I can barely stand to talk to, look at, or have any kind of interaction with my son. I know that I have to figure a way to let go here, but I can't seem to find it inside of me to do so. I have read everything I can get my hands on, including some very insightful blogs. I have never been all that spiritual but I have been trying with all my might to pray. Nothing is helping.

4 comments:

Dad and Mom said...

Sheri,

Don't beat yourself up.

It was seldom Darlene and I were on the same page. From my experience most important you two can see the others place and accept the place they are in at any moment in time. Darlene and I decided that when we couldn't agree on our course of action then we always took the least aggressive action. Sometimes I wanted him out and she didn't. That meant he was allowed to stay.

It's hard sometimes but addiction shouldn't be allowed to claim a marriage along with our child.

We found our son sleeping in our garden shed. It's crazy but there is no making sense of this disease.

Good luck and hold on to hope but always take care of yourself first. Your son will need you one day when he is serious and if your not in the right place you will be of no help to him our anyone else.

annapolly said...

Hi Sheri,

Here's a link you might like to look at explaining the CRAFT method. Not saying it is for everyone, but it is always helpful to look at other ideas. This is more of a positive, motivational way of dealing with my addict son and it helps keep me out of my angry, anxiety-ridden mode.

Here is the link:

http://www.hbo.com/addiction/thefilm/supplemental/628_addict_into_treatment.html

Also, those pharmacy testing kits are an outrageous price because they have those mail-in confirmations. Go to the website for Uritox and you can get the screeners only for about $2.50 each and the shipping is reasonable. That should help the aggravation of both the price and the trip out as well!
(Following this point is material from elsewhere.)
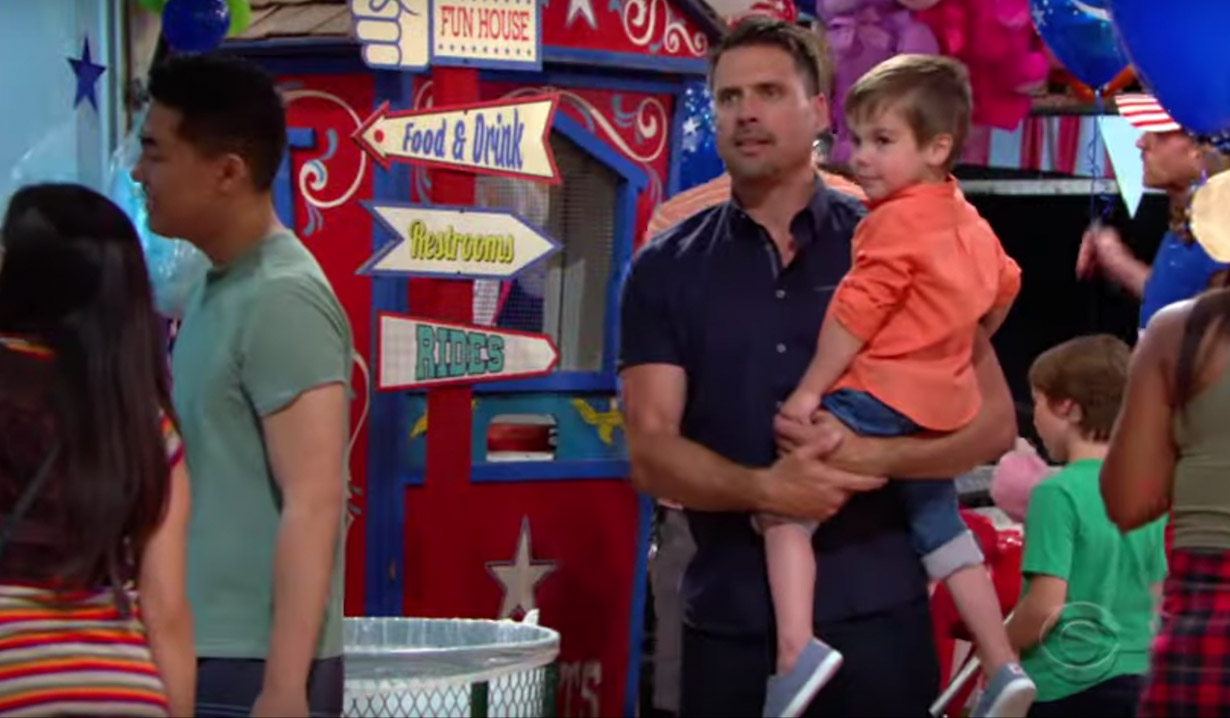 Nick and Christian at the Carnival on Young and the Restless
It sucks that we have to deal with all of this, but I suppose it is better than some totally hopeless cancer...

Wishing you peace,

Cathy

Unknown said...

Sheri, I like your blog. Bitchin....I can totally relate. My 22 year old son is addicted to Roxies. Same story as many I read. We've been through it all, denial, anger, denial, self-pity, denial, anger, jail, rehab, jail again, drug court. Drug court really helped..or so I thought. He stayed clean for 1 year. Did everything he was supposed to do (and that's alot for drug court), graduated from it on June 26, 2012..had all charges dropped. He was my old son again....then...everything changed very quickly. Not even two months and he's almost back to pre-jail days (lieing, stealing, using) The heartache is somehow bigger this time. It think because I really thought he had it licked...that maybe he wasn't really an addict. That drug court and all the NA meetings showed him the way. He's even signed up for college that starts in two weeks. But...this time, I know. I'm mentally and physcially worn out. But stronger too. TOday after work (and he is still working...Thank GOD...for now) he will come home and pack his things. For good this time. Am I doing the right thing?
REnee

Sheri said...

Renee
I am in no position to give anyone advice plus I think everyone has to do what their gut tells them. I know that in the event my son blows it this time, it's over for me. I think, FINALLY, my husband is on the same page as well.
Ron Grover said it best to me in an earlier post. You have to always BELIEVE IN HIM but you have no honest reason to BELIEVE HIM at this point. Its so hard to accept that you cannot trust someone you love so much.
I hope you are in a support group and I know that reading the blogs has also helped me immensely.
Please check back and let me know how you are doing. Take care of yourself, please.